ABOUT THIS EXERCISE: For the material that follows, return exactly the lines from the one with "Зліва направо: Олександр" through the one with "This immaculate home", both ends included.

DATA TO EXAMINE:
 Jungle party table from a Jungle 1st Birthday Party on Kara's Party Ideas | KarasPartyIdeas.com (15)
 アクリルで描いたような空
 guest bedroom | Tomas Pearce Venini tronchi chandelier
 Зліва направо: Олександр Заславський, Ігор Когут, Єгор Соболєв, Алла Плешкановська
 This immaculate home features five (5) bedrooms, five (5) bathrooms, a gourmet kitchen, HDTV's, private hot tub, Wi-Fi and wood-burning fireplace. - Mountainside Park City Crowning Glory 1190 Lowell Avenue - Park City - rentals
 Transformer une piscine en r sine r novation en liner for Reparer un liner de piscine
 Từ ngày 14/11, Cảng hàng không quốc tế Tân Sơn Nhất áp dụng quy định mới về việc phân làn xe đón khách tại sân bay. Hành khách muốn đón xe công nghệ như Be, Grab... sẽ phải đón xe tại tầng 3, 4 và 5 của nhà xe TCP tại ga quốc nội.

EXERCISE RESULT:
 Зліва направо: Олександр Заславський, Ігор Когут, Єгор Соболєв, Алла Плешкановська
 This immaculate home features five (5) bedrooms, five (5) bathrooms, a gourmet kitchen, HDTV's, private hot tub, Wi-Fi and wood-burning fireplace. - Mountainside Park City Crowning Glory 1190 Lowell Avenue - Park City - rentals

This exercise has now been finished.